Which free-agent signing will have the biggest impact in the NFC North? ESPN's NFC North reporters make their picks:
Rob Demovsky, Packers reporter: Mike Glennon. And that doesn't mean it will be a positive impact. The Chicago Bears moved on from the talented, but mercurial Jay Cutler and put their struggling franchise in the hands of a quarterback who sat on the bench in Tampa Bay the last two years. A better option for the Bears would have been Jimmy Garoppolo or Tony Romo. But when the Patriots decided to hang on to Tom Brady's backup and the Cowboys stalled in making a move with Romo, it left the Bears without a great quarterback option. The impact comes in the sense that the Bears could again be a gimme for wins for the rest of the division.
Jeff Dickerson, Bears reporter: Splurging for right tackle Rick Wagner was a brilliant move by Detroit. Of course, Wagner was expensive -- a five-year contract worth $29.5 million guaranteed -- but he's a major upgrade up front for a team that also added right guard T.J. Lang. Wagner not only helps protect franchise quarterback Matthew Stafford, he should open holes in the run game. Run blocking matters, and the Lions' offense has been way too one-dimensional. In Wagner, Detroit gets a dominant right tackle it can run behind. To some, signing offensive linemen in free agency is boring, but I can't think of a bigger pickup inside the division.
Ben Goessling, Vikings reporter: Viewed purely in terms of what he is replacing, it might be Riley Reiff in Minnesota. The Vikings gave Reiff a five-year, $58.5 million deal that included $26.3 million in guaranteed money, and it shouldn't be assumed he's going to be a stalwart left tackle. But even if he's average, he might be enough of an upgrade to make a significant difference for the Vikings in the division. Their offensive line was positively dreadful a year ago, with T.J. Clemmings' first stint at left tackle going so poorly that it led the Vikings to sign the oft-injured Jake Long. Clemmings wound back up at left tackle after Long was lost to a torn Achilles, and the Vikings badly needed a solution on the left side. A team that started the season 5-0 lost eight of its final 11 games in large part because of crippling injuries and rank ineffectiveness on the line. If Reiff and Mike Remmers are able to provide competence at the tackle positions, the Vikings' offense might be competent enough to help the team return to the playoffs.

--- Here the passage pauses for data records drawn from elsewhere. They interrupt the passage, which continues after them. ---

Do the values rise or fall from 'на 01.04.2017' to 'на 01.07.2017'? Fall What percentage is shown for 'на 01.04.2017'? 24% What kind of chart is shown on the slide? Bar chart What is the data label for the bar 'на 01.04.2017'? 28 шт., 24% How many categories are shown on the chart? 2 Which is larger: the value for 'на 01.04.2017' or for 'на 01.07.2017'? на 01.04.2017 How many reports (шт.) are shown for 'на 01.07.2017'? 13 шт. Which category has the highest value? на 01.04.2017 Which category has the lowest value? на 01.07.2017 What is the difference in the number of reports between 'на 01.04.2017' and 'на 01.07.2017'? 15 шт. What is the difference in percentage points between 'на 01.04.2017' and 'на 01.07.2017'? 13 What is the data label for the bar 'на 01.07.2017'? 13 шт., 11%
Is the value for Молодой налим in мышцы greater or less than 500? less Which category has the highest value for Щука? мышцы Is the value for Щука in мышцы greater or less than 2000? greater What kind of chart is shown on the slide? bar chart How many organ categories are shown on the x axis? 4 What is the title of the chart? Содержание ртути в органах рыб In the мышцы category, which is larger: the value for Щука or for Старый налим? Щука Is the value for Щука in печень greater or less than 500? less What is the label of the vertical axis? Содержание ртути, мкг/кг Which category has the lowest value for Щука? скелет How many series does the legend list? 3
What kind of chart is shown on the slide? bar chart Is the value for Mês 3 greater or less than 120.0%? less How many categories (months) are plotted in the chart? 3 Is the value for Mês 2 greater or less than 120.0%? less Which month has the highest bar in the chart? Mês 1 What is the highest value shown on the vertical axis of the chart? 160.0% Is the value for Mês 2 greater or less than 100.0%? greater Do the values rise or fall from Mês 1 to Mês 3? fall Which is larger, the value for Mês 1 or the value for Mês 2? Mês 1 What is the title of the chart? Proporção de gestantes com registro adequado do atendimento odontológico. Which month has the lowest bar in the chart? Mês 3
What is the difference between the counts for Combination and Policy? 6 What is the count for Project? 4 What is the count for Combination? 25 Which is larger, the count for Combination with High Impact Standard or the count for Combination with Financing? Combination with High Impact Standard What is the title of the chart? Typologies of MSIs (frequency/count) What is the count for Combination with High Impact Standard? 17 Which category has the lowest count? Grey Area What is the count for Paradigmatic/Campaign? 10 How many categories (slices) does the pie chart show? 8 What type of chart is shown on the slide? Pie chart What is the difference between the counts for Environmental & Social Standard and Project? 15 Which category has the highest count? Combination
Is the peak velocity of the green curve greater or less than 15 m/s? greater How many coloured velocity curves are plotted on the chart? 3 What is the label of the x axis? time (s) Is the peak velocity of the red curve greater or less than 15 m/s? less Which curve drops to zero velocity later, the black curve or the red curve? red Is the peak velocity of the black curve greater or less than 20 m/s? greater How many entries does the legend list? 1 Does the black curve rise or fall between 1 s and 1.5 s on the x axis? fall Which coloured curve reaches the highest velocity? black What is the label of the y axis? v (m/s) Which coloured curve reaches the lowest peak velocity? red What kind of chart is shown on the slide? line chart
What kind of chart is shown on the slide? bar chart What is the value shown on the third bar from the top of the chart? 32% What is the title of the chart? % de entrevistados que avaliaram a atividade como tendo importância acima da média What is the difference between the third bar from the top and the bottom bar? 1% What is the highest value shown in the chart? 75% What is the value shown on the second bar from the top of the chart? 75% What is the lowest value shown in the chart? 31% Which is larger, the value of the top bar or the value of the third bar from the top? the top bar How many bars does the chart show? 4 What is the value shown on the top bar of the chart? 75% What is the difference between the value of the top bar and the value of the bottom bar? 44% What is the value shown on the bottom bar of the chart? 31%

Michael Rothstein, Lions reporter: Of the four teams in the NFC North, only one will definitely have a new quarterback under center for the start of the 2017 season. That, of course, is the Bears and Glennon. Because Glennon will be charged with running an entire offense -- and doing so without Alshon Jeffery -- he immediately becomes the biggest impact signing in the division. Yes, the Lions improved their offensive line with Wagner and Lang, the Packers added a dynamic tight end in Martellus Bennett and Minnesota made its defense stronger with Datone Jones, but Glennon is the one who will have the ball every offensive snap. If the Bears are going to make a push from their spot at the bottom of the division, it will come from consistent play out of the 27-year-old Glennon, who is 5-13 as a starting quarterback, all with Tampa Bay.